5. Sections 5.2, 5.3, and 7.8 reserve "encodings" for which
- The instruction uses a register number that's not divisible by EMUL
- The source and destination violate overlap constraints
- The instruction cites a group which would have EMUL > 8.
- The destination is v0 and the instruction is masked, but is not
overwriting the destination with another mask.
- The instruction is a load/store-segment that would utilize vector
registers after v31
How does this reservation work? For most instructions, EMUL depends
on the value of the vtype CSR at runtime. An assembler cannot determine
at compile time whether "vwadd.vv v2, v3, v4" violates any of these
constraints. (It violates none of them if LMUL = 1, and three of them
if LMUL = 8.) But for some instructions it can be determined, e.g.
"vadd.vv v0, v1, v2, v0.t" always violates the fourth rule, and the
load/store-segment violations are easy to check on the spot because
NFIELDS and the vector number are both written in the instruction.

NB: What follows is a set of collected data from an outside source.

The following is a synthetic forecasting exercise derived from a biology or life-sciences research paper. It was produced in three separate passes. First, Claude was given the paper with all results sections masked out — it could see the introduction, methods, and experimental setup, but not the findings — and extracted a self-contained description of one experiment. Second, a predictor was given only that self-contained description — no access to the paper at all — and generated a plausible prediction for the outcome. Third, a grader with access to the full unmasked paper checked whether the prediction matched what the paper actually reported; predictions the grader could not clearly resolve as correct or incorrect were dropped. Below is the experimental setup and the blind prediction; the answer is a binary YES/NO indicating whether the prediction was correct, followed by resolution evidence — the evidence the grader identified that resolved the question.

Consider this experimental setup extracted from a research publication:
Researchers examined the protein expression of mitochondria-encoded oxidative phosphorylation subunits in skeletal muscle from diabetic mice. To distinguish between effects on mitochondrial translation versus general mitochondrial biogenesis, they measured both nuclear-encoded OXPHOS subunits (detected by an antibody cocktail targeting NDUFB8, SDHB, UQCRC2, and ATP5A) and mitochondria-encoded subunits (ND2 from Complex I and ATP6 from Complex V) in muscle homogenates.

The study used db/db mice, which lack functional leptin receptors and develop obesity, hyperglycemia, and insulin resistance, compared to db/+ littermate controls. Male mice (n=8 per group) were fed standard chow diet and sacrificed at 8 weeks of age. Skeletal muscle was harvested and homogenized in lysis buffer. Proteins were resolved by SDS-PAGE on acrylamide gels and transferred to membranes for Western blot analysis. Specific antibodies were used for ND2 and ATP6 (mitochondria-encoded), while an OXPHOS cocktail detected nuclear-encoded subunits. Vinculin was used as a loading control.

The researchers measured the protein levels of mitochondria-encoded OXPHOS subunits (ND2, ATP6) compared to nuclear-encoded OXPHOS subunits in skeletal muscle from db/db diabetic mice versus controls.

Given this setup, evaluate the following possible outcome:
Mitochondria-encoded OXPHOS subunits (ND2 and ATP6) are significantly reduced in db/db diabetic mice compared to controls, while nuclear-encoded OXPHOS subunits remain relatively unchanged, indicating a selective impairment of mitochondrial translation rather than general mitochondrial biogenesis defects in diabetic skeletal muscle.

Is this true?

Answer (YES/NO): NO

Is it within the scope of this specification to mandate which reserved
encodings should be rejected by assemblers (and disassemblers)? The
specification suggests that the constraint on load/store-segment
instructions will eventually be relaxed by adding extra registers, so
it seems as though assemblers might as well accept instructions
violating this constraint even though it's the easiest violation to
detect!
--
You received this message because you are subscribed to the Google Groups "RISC-V ISA Dev" group.
To unsubscribe from this group and stop receiving emails from it, send an email to isa-dev+u...@groups.riscv.org.
To view this discussion on the web visit https://groups.google.com/a/groups.riscv.org/d/msgid/isa-dev/7a0128b3ec539042%40raines.redjes.us.
I had two more ideas regarding the vector proposal:
15. Define pseudoinstructions vsetvtypei and vsetvtype to clean up
the common case where the vector length isn't changing.
vsetvli x0, x0, e16, m4, ta, ma # Old
vsetvtypei e16, m4, ta, ma # New
vsetvl x0, x0, a4
vsetvtype a4
16. In section 17.1, consider renaming "precise" traps to "restartable"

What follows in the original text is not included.